- **Direction 1**:
In the sermon excerpt, what did Absalom do to his own brother?

I must hasten.  And God says, “For I the Lord thy God am a jealous God, visiting the iniquity of the fathers upon the children . . . and showing mercy unto them that love Me and keep My commandments” [Exodus 20:5-6].  This is the way God says our lives are enmeshed and entwined and put together.  We don’t live to ourselves and we don’t die to ourselves [Romans 14:7-8].  And much less God says is it possible for a father and a mother to live in the circle of a home and what they love and what they desire will not be found in the lives of their children in those succeeding generations.

Now, the evil of it.  “For I the Lord thy God am a jealous God, visiting the iniquity of the fathers upon the children to the third and the fourth generation” [Exodus 20:5]. When there is a substitute for God and God’s will in the life, there is a repercussion of that in the lives of the children and through the generations. That’s an awesome thing, and even to speak of it makes one so tremble before God.  Ah! how that can be illustrated in a thousand instances.

Sweet and wonderful boy David, God’s psalmist singer, the one whom God called the man after God’s own heart [1 Samuel 13:14; Acts 13:22], and in the affections and in the passions of his soul, he takes into his house Uriah’s wife [2 Samuel 11:2-4].  And having violated God’s law and God’s will and God’s mandate and God’s commandment, he murders her husband in order that he might cover over the darkness of his sin [2 Samuel 11:4-17], which is all right in the life of a Oriental monarch and done in a thousand ways by all of the other Oriental rulers.  However, the judgments of human life and the judgments of history are not according to secular human historians.  The great Judge of life and of nations and of history is in heaven! [Psalm 110:5-6].

And as the story is told, the next verse says, “But God.” “But God” [2 Samuel 11:27].  “I am a jealous God, visiting the iniquity of the fathers upon the children to the third and the fourth generations” [Exodus 20:5].  And that same burning, lustful passion that found expression in the life of David; and then his son violates his own sister [2 Samuel 13:1-19]; and Absalom, her brother, filled with the same burning passion that moved David, lifted up his arm and hand and slew his own brother [2 Samuel 13:20-33].

- **Data for this task**:

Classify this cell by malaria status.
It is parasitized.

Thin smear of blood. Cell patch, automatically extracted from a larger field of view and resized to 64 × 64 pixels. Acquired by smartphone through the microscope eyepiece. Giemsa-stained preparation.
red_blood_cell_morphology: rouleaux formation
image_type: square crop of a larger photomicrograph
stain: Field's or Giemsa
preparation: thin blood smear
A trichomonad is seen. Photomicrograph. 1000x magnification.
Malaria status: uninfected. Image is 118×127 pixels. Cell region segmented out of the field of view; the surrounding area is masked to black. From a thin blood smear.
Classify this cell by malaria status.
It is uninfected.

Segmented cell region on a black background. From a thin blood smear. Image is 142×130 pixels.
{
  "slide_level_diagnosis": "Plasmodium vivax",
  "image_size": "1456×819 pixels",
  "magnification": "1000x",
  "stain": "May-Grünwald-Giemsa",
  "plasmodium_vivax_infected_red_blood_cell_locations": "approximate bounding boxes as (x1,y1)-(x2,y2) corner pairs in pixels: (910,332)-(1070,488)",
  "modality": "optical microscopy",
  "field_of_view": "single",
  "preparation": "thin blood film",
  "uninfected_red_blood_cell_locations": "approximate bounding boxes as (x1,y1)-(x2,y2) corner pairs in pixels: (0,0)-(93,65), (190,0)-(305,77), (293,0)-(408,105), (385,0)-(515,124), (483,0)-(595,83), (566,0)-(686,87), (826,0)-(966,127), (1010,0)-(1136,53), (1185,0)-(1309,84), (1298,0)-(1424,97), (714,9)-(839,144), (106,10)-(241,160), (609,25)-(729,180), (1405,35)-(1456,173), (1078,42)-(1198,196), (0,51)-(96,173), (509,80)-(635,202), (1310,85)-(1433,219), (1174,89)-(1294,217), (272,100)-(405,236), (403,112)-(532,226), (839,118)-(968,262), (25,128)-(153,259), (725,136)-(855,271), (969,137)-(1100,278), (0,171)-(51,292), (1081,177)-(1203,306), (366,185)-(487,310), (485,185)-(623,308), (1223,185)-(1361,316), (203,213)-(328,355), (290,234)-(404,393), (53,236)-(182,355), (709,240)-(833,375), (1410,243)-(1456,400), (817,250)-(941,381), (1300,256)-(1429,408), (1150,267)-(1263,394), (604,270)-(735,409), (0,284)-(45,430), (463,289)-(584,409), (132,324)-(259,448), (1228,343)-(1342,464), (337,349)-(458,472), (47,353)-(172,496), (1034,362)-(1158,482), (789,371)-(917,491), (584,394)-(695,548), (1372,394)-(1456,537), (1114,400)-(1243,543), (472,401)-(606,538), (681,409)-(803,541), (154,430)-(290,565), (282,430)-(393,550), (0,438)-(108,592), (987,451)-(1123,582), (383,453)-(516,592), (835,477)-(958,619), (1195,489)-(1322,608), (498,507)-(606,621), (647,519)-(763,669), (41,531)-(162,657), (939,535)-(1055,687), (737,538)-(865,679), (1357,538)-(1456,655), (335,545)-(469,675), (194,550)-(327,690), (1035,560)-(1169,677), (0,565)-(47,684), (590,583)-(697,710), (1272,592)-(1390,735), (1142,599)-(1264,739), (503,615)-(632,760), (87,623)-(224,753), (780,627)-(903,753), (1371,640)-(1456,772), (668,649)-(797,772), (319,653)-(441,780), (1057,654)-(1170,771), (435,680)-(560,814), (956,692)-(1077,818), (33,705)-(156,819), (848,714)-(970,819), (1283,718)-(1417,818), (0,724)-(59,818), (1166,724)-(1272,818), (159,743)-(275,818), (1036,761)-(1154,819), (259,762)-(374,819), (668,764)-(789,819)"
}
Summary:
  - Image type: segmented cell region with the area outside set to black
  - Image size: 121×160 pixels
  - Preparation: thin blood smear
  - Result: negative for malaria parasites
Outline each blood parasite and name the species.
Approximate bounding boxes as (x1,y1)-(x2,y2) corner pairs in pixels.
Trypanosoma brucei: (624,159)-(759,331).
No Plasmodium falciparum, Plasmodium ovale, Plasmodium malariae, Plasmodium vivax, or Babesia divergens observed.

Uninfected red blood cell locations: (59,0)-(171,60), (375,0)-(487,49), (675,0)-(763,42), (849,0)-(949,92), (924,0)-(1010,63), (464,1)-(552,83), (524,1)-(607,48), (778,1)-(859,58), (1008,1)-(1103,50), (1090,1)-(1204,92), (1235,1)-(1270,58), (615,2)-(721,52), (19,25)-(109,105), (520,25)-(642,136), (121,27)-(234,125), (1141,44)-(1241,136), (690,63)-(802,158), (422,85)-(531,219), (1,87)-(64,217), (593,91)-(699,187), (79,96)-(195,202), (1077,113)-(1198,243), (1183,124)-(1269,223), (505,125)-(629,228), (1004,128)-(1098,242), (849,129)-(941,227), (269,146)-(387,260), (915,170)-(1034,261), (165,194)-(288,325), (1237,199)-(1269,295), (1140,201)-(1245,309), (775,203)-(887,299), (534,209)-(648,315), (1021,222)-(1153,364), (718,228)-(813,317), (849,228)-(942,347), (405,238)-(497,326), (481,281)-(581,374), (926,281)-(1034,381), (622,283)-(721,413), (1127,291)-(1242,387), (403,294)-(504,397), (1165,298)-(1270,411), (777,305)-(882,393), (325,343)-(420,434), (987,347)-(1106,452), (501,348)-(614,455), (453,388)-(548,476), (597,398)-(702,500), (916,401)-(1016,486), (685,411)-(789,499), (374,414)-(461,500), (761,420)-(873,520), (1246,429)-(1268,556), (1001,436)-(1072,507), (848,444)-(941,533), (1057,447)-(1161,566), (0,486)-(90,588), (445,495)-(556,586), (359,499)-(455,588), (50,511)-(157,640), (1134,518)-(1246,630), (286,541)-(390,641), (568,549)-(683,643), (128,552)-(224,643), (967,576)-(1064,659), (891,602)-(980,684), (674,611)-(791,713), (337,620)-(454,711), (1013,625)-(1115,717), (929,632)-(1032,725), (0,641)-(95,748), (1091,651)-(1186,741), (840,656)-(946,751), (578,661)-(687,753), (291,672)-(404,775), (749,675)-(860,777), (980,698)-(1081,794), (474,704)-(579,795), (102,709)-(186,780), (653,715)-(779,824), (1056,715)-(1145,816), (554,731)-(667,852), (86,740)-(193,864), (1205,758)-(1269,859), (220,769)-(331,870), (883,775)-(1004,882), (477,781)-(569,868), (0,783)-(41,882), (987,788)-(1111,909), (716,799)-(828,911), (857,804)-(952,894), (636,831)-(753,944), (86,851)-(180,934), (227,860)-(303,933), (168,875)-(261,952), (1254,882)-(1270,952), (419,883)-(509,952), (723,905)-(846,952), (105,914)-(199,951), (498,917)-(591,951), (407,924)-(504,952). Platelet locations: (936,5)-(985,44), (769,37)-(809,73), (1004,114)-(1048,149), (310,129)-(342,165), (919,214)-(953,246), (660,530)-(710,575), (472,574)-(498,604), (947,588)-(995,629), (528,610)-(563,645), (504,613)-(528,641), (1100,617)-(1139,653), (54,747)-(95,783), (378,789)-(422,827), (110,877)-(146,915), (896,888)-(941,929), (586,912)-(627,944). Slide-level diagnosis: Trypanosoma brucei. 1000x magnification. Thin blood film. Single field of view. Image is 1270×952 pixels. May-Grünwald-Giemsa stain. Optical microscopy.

- **Direction 2**:
Reproduce the entries word for word, starting with their first line and going on through the line with "It is parasitized.", both ends included.

- **Task result 1**:
He lifted up his arm and hand and slew him.

- **Task result 2**:
Classify this cell by malaria status.
It is parasitized.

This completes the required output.